◆ **EXERCICE ÉCRIT 1**:
D'après l'extrait, quel texte de Rabelais est qualifié de grand texte pédagogique ?

◆ **EXTRAIT CITÉ**:

_ _ _ _ _ _ _

La perte des sens

Hélène Laberge
Autrefois, le regard rayonnait vers l'objet, l'embrassant littéralement des yeux. À l'ére du show, notre regard dépend d'interfaces qui nous voilent le réel.
Parmi les maîtres auxquels on peut s'en remettre pour concevoir le juste équilibre entre les exercices du corps et ceux de l'esprit en éducation, Rabelais, qui le croirait, est l'un des plus convaincants. Peut-être parce qu'il était médecin et qu'il avait longuement exercé son esprit critique à l'égard d'un Moyen Âge un peu trop ascétique. L'emploi des journées de Gargantua est un grand texte pédagogique. On y trouve abondance de précisions sur les sports, les jeux et les exercices intellectuels qui formeront l'homme harmonieux, mais on y trouve aussi, chose plus rare dans les écrits de ce genre, plus rare encore dans la journée des écoliers, une invitation à nourrir les sens en entrant en contact avec le monde par leur intermédiaire.

_ _ _ _ _ _ _

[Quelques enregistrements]
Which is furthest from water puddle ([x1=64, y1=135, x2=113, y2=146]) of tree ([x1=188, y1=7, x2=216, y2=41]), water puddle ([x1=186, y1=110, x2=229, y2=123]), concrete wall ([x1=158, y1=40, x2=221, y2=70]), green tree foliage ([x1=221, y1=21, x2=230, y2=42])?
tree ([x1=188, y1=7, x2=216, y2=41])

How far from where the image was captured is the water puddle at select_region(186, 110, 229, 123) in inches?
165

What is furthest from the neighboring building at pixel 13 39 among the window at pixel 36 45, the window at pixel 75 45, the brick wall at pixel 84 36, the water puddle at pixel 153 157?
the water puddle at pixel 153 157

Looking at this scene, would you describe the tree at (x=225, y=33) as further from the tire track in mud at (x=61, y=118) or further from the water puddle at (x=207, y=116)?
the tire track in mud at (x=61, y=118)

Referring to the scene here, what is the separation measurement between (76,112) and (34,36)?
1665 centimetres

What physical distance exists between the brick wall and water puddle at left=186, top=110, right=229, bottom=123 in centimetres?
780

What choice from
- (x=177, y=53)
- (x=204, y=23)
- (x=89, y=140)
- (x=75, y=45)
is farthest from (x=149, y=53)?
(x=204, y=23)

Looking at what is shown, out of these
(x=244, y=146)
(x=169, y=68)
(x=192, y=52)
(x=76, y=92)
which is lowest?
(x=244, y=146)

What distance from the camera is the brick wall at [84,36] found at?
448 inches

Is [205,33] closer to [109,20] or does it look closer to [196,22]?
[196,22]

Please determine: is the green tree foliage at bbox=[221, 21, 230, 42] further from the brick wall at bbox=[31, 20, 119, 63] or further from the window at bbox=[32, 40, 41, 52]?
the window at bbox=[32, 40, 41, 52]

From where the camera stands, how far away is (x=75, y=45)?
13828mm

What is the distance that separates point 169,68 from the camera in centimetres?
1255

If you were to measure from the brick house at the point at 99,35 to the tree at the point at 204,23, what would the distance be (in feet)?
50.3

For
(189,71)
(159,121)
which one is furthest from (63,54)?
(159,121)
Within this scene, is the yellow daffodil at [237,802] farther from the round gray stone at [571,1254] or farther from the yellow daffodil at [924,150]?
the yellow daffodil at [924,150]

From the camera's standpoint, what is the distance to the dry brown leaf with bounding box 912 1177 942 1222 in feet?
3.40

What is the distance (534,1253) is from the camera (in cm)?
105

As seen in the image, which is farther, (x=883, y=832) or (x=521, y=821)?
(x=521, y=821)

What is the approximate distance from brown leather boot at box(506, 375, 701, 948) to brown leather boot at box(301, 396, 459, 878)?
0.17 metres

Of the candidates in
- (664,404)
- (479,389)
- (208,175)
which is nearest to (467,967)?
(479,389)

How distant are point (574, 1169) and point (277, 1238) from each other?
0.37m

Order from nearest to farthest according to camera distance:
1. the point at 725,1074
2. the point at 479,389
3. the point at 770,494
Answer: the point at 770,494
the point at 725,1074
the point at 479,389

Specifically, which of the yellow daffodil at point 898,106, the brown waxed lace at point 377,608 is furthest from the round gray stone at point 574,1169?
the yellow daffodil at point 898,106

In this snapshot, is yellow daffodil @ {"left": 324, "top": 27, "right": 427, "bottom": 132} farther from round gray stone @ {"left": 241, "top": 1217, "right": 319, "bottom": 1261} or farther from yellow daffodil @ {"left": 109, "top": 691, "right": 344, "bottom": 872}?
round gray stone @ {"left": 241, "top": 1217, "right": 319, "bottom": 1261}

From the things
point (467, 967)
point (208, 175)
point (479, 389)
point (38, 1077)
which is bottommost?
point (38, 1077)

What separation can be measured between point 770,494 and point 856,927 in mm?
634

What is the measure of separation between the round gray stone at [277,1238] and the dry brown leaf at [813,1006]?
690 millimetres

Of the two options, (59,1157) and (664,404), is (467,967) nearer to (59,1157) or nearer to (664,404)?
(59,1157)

_ _ _ _ _ _ _

◆ **EXERCICE ÉCRIT 2**:
Recopiez sans modification le passage des lignes de données compris entre la ligne contenant « From the things » et la dernière de ces lignes de données, les deux bornes incluses.

◆ **SORTIE COMPLÈTE 1**:
L'emploi des journées de Gargantua.

◆ **SORTIE COMPLÈTE 2**:
From the things
point (467, 967)
point (208, 175)
point (479, 389)
point (38, 1077)
which is bottommost?
point (38, 1077)

What separation can be measured between point 770,494 and point 856,927 in mm?
634

What is the measure of separation between the round gray stone at [277,1238] and the dry brown leaf at [813,1006]?
690 millimetres

Of the two options, (59,1157) and (664,404), is (467,967) nearer to (59,1157) or nearer to (664,404)?
(59,1157)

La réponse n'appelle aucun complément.